**GOAL OF THE EXERCISE**
Look through the records below for the line holding "family: Cracidae". Write it out exactly, with each following line through the line holding "common name: impala".

******************************

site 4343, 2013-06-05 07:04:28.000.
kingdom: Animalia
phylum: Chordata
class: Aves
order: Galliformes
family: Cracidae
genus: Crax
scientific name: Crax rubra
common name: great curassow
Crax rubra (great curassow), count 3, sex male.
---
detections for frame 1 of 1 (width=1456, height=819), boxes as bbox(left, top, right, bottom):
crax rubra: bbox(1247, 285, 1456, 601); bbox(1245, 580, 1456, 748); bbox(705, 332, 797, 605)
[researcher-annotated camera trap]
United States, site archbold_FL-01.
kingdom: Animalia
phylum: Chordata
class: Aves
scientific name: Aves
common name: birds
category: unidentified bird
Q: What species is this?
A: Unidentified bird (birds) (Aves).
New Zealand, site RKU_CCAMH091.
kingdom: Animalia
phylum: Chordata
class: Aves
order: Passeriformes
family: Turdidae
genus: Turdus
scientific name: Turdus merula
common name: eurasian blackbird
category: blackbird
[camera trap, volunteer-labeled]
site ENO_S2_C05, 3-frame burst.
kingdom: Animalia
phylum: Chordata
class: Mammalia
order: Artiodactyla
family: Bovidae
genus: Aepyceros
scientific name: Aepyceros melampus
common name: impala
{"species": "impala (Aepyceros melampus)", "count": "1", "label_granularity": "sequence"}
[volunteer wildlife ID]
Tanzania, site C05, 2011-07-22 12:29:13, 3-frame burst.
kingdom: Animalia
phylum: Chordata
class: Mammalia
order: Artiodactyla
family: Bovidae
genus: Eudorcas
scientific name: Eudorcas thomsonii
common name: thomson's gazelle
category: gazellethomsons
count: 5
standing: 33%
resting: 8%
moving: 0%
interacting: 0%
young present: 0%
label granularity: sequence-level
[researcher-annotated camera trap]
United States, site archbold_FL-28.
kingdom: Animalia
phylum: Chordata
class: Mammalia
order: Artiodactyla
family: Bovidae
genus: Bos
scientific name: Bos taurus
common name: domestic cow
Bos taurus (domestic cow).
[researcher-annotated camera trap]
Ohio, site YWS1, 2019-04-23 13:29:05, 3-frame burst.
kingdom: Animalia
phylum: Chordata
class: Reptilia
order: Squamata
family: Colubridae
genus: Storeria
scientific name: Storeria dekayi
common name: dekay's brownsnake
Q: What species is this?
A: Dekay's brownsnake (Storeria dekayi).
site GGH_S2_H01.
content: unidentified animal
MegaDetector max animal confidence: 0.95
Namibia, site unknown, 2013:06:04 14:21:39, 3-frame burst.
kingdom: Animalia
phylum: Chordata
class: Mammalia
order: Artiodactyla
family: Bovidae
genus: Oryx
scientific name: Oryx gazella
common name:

******************************

**WRITTEN ANSWER**
family: Cracidae
genus: Crax
scientific name: Crax rubra
common name: great curassow
Crax rubra (great curassow), count 3, sex male.
---
detections for frame 1 of 1 (width=1456, height=819), boxes as bbox(left, top, right, bottom):
crax rubra: bbox(1247, 285, 1456, 601); bbox(1245, 580, 1456, 748); bbox(705, 332, 797, 605)
[researcher-annotated camera trap]
United States, site archbold_FL-01.
kingdom: Animalia
phylum: Chordata
class: Aves
scientific name: Aves
common name: birds
category: unidentified bird
Q: What species is this?
A: Unidentified bird (birds) (Aves).
New Zealand, site RKU_CCAMH091.
kingdom: Animalia
phylum: Chordata
class: Aves
order: Passeriformes
family: Turdidae
genus: Turdus
scientific name: Turdus merula
common name: eurasian blackbird
category: blackbird
[camera trap, volunteer-labeled]
site ENO_S2_C05, 3-frame burst.
kingdom: Animalia
phylum: Chordata
class: Mammalia
order: Artiodactyla
family: Bovidae
genus: Aepyceros
scientific name: Aepyceros melampus
common name: impala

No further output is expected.